◆ **What is expected**
Locate "Is [707,272] nearer" in the listing below, then output the line holding it and every line after it, exactly and with nothing else.

....

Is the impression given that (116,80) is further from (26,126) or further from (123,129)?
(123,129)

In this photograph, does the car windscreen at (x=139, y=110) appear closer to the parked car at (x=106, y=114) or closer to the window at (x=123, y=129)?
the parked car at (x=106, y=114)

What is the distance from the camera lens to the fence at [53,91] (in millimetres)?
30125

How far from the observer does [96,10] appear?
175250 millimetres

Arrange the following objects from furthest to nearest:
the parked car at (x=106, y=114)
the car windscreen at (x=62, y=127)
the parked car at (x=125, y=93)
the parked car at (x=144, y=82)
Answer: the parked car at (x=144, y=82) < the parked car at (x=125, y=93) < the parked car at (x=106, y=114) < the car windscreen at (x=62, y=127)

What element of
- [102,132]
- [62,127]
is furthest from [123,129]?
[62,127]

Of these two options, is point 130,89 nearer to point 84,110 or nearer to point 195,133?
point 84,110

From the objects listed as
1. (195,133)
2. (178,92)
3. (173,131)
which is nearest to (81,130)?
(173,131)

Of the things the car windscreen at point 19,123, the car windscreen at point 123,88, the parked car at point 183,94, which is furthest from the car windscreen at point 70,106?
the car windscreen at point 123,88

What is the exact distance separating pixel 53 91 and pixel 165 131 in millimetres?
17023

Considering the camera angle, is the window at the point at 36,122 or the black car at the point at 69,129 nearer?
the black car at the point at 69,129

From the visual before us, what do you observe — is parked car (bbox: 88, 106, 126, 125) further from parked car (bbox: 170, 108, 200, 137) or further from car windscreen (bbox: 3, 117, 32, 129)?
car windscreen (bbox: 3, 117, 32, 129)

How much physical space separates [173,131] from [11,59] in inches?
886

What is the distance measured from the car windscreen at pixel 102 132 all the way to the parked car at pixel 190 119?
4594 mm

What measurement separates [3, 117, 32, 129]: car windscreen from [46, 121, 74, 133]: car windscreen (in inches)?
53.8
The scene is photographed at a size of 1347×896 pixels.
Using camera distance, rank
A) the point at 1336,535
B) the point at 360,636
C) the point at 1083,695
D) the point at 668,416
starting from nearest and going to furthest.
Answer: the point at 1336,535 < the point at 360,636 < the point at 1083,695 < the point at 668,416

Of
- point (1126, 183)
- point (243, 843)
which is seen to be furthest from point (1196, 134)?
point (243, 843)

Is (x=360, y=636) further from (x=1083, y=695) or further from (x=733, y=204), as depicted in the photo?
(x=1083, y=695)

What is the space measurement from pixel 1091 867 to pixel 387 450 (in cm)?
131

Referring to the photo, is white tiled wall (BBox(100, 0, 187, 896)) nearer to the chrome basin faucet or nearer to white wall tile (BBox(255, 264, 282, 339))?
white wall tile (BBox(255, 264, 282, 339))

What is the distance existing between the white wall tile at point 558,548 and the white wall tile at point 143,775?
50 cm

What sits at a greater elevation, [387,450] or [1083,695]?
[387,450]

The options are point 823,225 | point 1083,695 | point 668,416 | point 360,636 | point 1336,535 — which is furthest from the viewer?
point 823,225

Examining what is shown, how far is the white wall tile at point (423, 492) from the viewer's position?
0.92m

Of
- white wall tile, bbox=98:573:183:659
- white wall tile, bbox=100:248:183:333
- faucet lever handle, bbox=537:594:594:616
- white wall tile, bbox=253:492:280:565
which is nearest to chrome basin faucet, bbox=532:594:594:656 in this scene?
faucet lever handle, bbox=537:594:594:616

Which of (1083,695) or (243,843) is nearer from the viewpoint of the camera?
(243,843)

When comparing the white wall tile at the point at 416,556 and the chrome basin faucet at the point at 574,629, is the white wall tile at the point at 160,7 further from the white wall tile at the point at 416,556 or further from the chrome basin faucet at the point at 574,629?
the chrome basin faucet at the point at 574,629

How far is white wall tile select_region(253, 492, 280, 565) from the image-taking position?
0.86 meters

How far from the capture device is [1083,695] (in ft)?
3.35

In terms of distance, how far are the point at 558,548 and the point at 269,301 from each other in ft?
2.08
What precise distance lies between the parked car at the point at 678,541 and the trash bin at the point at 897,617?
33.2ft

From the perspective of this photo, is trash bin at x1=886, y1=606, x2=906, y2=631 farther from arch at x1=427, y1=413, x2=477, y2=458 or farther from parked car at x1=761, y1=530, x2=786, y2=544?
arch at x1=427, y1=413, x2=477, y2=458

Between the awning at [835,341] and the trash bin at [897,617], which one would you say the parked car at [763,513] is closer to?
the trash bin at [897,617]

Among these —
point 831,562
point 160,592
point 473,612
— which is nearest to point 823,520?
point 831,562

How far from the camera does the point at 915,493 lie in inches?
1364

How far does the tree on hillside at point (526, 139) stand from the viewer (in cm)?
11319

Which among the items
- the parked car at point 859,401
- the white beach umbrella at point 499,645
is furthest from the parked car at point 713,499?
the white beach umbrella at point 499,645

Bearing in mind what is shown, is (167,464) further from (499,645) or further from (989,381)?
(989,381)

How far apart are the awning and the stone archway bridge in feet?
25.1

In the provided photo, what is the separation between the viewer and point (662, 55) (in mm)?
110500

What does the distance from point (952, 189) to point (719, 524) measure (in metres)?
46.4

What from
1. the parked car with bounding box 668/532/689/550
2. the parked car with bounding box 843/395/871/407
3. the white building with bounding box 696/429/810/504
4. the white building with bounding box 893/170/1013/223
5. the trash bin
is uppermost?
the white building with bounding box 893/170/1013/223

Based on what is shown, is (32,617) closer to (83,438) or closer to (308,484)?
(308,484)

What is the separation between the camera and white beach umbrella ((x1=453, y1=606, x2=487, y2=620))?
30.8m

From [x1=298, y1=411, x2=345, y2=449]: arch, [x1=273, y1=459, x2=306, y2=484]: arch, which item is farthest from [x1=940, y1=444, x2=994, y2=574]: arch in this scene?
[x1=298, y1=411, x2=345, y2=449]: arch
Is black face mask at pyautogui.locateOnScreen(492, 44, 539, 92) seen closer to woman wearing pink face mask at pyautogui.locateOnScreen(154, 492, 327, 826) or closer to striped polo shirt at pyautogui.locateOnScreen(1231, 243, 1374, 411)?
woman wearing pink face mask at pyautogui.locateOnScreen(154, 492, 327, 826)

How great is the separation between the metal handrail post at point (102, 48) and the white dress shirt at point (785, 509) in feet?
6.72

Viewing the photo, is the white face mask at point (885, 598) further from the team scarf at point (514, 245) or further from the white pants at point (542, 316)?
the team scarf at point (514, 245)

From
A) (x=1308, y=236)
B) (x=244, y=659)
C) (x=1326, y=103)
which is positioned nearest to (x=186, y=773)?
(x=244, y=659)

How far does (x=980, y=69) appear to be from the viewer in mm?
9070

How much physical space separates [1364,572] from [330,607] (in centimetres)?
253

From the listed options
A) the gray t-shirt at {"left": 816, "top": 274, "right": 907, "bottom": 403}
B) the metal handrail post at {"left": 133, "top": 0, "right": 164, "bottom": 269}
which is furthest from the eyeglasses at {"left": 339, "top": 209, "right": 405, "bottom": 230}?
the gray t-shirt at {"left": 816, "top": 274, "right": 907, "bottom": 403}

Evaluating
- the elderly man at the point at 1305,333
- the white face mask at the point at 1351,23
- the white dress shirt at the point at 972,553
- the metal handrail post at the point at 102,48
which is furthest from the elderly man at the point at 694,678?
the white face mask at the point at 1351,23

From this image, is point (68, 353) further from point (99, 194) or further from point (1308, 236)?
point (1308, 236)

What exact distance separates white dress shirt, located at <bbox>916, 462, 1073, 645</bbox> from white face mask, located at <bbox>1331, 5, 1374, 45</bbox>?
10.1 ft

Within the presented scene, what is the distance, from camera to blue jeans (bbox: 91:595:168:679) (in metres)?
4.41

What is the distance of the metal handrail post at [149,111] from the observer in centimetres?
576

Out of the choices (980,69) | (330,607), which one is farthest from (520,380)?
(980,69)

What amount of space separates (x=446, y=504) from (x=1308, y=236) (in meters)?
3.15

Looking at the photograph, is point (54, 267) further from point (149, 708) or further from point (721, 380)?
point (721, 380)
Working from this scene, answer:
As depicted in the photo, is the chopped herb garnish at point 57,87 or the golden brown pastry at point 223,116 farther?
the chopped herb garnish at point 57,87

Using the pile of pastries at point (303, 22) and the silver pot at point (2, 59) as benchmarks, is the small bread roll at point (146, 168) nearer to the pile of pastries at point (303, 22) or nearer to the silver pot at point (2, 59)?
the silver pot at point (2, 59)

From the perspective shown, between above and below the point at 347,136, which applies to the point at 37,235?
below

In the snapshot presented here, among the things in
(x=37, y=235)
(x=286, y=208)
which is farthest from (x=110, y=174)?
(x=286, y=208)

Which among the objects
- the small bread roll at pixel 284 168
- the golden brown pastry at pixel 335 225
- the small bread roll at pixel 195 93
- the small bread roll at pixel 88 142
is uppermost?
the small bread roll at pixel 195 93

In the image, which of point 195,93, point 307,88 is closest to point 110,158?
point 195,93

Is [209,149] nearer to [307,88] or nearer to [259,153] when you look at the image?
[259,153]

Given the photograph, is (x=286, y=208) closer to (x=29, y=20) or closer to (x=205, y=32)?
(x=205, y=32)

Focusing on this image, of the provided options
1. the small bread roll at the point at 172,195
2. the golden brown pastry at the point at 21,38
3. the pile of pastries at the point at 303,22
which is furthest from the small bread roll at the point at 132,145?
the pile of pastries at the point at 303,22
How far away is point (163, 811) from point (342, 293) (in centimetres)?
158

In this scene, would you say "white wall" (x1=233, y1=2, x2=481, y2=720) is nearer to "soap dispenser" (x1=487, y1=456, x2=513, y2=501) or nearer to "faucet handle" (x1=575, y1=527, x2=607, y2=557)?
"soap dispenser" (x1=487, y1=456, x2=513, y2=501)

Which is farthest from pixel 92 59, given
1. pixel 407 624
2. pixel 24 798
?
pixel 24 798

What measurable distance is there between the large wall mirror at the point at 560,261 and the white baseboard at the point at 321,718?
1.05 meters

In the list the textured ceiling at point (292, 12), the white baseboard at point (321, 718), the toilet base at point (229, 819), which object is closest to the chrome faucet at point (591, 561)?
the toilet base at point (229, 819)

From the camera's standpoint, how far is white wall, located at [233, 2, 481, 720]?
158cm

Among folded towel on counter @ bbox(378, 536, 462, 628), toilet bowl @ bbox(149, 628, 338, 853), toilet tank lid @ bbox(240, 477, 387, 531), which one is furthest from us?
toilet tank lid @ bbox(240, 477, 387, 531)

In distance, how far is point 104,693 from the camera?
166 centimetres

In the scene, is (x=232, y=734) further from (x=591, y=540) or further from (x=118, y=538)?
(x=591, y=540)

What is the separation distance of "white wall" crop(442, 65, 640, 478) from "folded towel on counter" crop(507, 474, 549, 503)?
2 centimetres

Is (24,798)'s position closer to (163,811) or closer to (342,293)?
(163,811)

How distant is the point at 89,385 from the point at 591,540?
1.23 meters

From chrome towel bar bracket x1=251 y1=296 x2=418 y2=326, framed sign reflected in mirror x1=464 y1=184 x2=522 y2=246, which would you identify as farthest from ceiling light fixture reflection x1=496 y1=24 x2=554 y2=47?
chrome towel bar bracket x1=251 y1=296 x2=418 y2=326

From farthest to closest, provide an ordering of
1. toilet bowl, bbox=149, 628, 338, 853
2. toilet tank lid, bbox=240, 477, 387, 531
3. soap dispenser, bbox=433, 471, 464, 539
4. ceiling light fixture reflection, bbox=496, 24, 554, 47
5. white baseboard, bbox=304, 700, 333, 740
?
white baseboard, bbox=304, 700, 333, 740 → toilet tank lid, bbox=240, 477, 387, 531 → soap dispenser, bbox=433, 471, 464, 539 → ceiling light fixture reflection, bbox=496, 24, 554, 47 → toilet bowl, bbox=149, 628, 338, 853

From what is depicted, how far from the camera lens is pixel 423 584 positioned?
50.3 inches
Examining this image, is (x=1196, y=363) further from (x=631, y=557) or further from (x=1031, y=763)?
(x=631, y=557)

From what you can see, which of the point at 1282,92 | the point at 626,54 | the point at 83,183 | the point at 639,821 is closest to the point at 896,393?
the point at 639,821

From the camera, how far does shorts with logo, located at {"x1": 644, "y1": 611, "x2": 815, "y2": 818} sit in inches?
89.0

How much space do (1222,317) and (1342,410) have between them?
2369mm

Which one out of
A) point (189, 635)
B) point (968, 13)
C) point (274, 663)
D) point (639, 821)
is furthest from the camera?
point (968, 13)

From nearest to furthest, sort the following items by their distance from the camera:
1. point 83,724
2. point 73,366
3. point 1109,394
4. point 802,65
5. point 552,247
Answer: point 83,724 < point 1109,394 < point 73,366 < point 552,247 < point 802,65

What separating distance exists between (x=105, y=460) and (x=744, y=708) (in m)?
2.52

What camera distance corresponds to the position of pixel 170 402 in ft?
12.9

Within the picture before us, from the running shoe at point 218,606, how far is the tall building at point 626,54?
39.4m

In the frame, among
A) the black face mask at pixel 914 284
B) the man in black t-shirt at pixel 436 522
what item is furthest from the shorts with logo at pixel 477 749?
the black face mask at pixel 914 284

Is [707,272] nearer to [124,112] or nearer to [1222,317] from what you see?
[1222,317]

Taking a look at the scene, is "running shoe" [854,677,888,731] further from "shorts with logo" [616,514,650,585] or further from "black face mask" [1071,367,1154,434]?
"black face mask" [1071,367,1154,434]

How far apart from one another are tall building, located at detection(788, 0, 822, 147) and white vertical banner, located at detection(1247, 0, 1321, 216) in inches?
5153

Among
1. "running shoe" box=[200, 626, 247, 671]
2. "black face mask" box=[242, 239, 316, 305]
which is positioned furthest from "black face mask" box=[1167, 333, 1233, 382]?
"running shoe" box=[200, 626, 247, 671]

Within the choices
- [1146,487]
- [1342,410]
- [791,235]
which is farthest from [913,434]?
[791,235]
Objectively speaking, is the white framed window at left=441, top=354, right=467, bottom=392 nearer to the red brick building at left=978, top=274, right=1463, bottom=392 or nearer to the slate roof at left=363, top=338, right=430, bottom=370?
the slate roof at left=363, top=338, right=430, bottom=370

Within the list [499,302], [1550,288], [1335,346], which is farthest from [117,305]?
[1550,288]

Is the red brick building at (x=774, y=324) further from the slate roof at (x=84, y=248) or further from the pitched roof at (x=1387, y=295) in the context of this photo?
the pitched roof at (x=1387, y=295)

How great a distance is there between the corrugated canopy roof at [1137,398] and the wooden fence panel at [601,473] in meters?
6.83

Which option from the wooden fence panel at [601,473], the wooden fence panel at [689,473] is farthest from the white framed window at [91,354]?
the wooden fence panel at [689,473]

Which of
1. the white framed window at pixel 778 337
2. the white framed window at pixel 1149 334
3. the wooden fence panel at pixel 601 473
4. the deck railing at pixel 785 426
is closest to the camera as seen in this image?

....

◆ **Exercise answer**
Is [707,272] nearer to [124,112] or nearer to [1222,317] from what you see?
[1222,317]

Taking a look at the scene, is "running shoe" [854,677,888,731] further from "shorts with logo" [616,514,650,585] or further from "black face mask" [1071,367,1154,434]?
"black face mask" [1071,367,1154,434]

How far apart from one another are tall building, located at detection(788, 0, 822, 147) and white vertical banner, located at detection(1247, 0, 1321, 216) in inches?
5153

Among
1. "running shoe" box=[200, 626, 247, 671]
2. "black face mask" box=[242, 239, 316, 305]
which is positioned furthest from "black face mask" box=[1167, 333, 1233, 382]?
"running shoe" box=[200, 626, 247, 671]

Within the choices
- [1146,487]
- [1342,410]
- [791,235]
which is farthest from [913,434]?
[791,235]
Objectively speaking, is the white framed window at left=441, top=354, right=467, bottom=392 nearer to the red brick building at left=978, top=274, right=1463, bottom=392 or nearer to the slate roof at left=363, top=338, right=430, bottom=370?
the slate roof at left=363, top=338, right=430, bottom=370

Within the list [499,302], [1550,288], [1335,346], which is farthest from [117,305]?
[1550,288]

Is the red brick building at (x=774, y=324) further from the slate roof at (x=84, y=248) or further from the pitched roof at (x=1387, y=295) in the context of this photo?
the pitched roof at (x=1387, y=295)

How great a distance is there between the corrugated canopy roof at [1137,398] and the wooden fence panel at [601,473] in meters?
6.83

Which option from the wooden fence panel at [601,473], the wooden fence panel at [689,473] is farthest from the white framed window at [91,354]?
the wooden fence panel at [689,473]

Which of
1. the white framed window at pixel 778 337
2. the white framed window at pixel 1149 334
3. the wooden fence panel at pixel 601 473
4. the deck railing at pixel 785 426
is closest to the camera as seen in this image?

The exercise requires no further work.